Abstract

The main aim of this paper is to analyse David Lewis’ version of contextualism and his solution to the Gettier problem and the lottery problem through the employment of his Rule of Relevance and Stewart Cohen’s response to these problems. Here I analyse whether Stewart Cohen’s response to David Lewis’ solutions to these problems is on the right track or not. Hence, I try to analyse some concept in David Lewis and Stewart Cohen which has remained unanalysed. Cohen tries to show that when we try to solve some variation of the lottery problem and the Gettier problem by applying Lewis’s Rule of Relevance, then it generates some counterintuitive result.
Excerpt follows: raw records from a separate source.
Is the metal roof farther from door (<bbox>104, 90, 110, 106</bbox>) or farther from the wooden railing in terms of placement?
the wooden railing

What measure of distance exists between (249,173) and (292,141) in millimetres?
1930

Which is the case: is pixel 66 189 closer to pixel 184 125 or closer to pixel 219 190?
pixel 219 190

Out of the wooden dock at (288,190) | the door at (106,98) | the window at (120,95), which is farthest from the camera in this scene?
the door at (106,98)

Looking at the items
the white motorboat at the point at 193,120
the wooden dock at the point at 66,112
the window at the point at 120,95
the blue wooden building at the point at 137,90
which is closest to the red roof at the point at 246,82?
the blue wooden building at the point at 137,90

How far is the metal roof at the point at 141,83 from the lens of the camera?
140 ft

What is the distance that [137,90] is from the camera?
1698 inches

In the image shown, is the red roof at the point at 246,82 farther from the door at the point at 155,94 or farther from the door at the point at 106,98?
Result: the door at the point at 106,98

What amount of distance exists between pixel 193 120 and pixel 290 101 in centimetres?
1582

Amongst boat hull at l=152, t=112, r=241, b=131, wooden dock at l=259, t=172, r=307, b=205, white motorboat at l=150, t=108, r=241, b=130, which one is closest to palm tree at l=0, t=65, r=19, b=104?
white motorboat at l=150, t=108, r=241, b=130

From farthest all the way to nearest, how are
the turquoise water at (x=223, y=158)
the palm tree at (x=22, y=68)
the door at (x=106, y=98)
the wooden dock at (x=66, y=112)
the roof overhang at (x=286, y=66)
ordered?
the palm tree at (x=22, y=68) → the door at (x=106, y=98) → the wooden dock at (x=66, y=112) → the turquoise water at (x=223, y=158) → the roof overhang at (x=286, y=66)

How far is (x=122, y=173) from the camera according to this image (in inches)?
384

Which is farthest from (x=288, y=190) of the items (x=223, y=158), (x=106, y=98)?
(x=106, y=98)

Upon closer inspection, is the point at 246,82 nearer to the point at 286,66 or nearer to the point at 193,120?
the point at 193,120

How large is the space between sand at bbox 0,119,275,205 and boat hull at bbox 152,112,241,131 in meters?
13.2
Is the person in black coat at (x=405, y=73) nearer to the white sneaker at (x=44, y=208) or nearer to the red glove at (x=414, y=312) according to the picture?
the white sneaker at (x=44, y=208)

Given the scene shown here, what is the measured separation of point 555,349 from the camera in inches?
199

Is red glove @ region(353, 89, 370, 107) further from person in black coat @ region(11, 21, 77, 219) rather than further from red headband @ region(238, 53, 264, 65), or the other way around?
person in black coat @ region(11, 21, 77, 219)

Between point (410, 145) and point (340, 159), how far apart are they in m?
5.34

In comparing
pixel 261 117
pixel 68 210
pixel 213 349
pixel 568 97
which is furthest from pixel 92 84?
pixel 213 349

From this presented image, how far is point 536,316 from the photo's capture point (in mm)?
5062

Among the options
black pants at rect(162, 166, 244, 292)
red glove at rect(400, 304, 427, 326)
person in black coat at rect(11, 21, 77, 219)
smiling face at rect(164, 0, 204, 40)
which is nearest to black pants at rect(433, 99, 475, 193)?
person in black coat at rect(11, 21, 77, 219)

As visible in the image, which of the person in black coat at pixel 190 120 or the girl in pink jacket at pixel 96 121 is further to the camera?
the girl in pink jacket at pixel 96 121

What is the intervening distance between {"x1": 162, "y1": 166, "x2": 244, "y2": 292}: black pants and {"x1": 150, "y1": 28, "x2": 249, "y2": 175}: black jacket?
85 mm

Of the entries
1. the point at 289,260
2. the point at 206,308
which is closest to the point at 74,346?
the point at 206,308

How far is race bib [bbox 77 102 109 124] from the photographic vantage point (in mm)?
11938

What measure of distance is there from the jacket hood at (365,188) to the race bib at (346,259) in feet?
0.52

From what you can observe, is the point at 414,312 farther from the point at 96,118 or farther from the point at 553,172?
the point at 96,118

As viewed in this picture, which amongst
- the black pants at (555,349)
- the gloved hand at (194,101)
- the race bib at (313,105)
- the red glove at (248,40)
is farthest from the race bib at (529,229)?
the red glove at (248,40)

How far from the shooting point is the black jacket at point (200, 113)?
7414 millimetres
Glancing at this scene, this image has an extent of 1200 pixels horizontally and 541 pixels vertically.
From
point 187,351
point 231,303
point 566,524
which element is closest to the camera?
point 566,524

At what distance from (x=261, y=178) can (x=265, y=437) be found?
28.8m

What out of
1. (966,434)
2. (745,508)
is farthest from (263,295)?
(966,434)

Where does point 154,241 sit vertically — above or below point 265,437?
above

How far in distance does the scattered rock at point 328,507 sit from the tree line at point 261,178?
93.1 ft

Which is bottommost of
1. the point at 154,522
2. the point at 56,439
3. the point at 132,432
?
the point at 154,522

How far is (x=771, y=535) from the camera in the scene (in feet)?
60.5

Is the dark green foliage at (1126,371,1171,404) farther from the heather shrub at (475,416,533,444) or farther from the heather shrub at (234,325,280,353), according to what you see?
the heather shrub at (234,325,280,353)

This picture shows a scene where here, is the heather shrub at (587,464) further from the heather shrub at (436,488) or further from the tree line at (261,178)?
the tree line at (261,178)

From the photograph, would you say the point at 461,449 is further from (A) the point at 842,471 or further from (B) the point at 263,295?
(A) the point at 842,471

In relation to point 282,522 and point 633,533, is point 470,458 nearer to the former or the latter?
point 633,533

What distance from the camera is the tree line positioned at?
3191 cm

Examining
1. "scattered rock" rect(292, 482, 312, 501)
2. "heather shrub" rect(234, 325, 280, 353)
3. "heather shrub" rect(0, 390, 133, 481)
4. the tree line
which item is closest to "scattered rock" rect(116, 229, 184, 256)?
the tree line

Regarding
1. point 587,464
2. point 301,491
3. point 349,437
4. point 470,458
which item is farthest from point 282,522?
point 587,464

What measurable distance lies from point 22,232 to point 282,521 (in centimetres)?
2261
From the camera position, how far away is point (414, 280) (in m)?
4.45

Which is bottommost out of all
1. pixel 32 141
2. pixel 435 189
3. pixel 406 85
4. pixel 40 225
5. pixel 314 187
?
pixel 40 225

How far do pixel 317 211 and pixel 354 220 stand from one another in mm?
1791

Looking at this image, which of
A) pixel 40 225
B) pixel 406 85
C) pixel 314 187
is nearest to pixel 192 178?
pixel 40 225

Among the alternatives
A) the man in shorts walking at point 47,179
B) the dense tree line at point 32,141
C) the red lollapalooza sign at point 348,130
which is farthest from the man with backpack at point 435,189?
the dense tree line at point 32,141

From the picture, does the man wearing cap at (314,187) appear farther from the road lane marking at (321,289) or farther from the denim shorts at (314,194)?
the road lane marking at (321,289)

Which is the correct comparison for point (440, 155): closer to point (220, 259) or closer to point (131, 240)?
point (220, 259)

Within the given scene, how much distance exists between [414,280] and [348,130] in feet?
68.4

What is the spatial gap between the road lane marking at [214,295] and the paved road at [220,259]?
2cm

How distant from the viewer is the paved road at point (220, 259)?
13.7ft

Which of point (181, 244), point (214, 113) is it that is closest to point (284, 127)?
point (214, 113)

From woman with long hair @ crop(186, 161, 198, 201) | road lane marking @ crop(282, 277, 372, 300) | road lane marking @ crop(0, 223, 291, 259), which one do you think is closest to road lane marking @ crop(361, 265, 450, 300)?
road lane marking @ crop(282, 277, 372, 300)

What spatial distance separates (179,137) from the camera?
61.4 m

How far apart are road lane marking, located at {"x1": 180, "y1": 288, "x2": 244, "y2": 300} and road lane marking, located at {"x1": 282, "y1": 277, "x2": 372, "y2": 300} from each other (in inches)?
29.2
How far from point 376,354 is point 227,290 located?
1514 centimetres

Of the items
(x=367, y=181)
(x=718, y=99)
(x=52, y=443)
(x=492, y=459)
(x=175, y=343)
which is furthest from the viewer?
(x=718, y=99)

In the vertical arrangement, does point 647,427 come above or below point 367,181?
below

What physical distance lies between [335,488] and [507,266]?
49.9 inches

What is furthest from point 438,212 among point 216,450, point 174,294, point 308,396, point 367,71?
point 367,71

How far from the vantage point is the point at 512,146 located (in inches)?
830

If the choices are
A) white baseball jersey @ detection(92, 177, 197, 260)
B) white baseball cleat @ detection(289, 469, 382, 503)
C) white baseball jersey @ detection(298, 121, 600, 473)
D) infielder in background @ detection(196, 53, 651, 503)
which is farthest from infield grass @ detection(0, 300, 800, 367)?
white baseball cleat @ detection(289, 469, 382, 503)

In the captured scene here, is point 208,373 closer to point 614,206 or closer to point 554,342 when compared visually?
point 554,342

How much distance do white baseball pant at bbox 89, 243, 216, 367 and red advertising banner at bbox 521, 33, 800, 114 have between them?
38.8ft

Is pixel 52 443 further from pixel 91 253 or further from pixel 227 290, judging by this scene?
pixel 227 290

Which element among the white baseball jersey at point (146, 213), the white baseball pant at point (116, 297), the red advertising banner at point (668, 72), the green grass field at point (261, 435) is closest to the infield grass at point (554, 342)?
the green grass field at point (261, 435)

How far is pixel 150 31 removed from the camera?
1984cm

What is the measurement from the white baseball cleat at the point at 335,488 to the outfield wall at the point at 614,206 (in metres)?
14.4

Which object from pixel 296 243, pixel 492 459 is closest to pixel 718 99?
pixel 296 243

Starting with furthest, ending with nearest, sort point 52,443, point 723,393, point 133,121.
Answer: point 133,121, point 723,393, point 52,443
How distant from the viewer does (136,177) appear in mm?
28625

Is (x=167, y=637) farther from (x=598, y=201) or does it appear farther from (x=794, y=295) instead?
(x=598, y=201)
So Cohen gives Lewis some alternatives (which are explained in “The Strategy of Biting the Bullet and the Problem of Interference” and “Biting the Bullet Strategy as a Natural Extension of Contextualist Resolution to the Sceptical Problem and the Pity Poor Bill Variation of the Lottery Problem” sections) to avoid this counterintuitive result; this attempt, however, affects some other presuppositions of the contextual theory of David Lewis. My aim in this paper is to show how without taking these alternatives suggested by Cohen, Lewis can apply his Rules of Relevance to solve the lottery problem and the Gettier problem without any counterintuitive result.